Ex-Nine Inch Nails Drummer On Johnny Cash’s ‘Hurt’ Cover


Rockabilly icon Johnny Cash covered Nine Inch Nails’ “Hurt” at producer Rick Rubin’s request is arguably one of the most bizarre covers ever. Cash’s cover is frequently regarded as the definitive version, partly due to its widespread release and the fact that it was one of the last recordings he made before his tragic death in 2003 at the age of 71. On a related note, Pearl Jam recently covered the song as well.

Former Nine Inch Nails drummer comments on the song

Nine Inch Nails drummer and programmer at the time was Chris Vrenna who recently joined in for an interview with 101 WRIF. He recalled the song’s original creation and added his thoughts about Cash’s famous cover:

“I was shocked when I first heard it ’cause I’ve been out of the band for quite some time when I first heard the Johnny Cash thing. It was weird, kind of, for me because it brought back a lot of memories. I remember when we did ‘Hurt,’ ‘Hurt’ was the last song added to the album [‘The Downward Spiral’]. Trent thought it needed one more thing, and he’d been playing with this piano idea. We were already out of the Tate house, we were living out of suitcases, getting ready for tour.”

“And we went into the studio that night. I remember singing it. And me and Sean [Beavan] who did a lot of our engineering, we were both in tears. We were like, ‘Yeah. That’s a song.’ So, it brought back all those memories, which were kind of melancholy and sad. And I just thought it was a beautiful version of it. I know he was doing a lot of those covers at that time. He did ‘Personal Jesus,’ ‘Rusty Cage,’ and ‘Hurt.'”

Vrenna, who left Nine Inch Nails in 1996 and is now a teacher at the University of Michigan, also added his thoughts about modern-day country music.

“I’m not a country music fan at all, don’t even get me started. Everything since Garth Brooks has been garbage. But Johnny, that’s country music. Him and Conway Twitty, Loretta Lynn, and Hank [Williams]. The original Hank, not Hank Jr. That kind of stuff. So, when I heard it, I was like, ‘Wow man, what a crazy idea to do that.'”

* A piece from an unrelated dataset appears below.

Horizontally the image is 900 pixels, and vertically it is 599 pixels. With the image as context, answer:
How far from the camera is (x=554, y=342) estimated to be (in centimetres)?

When the band released “Hurt,” they didn’t just release a song but offered a raw, emotional journey. Trent Reznor’s haunting vocals and the track’s minimalistic, yet powerful instrumentation, struck a chord that reverberated through the heart of fans. “Hurt” isn’t just a song but an experience. It delves deep into the themes of pain, despair, and self-reflection, presenting them in a way that is both intimate and universal. This emotional authenticity has solidified as a fan favorite, resonating with listeners who find solace in its melancholy beauty.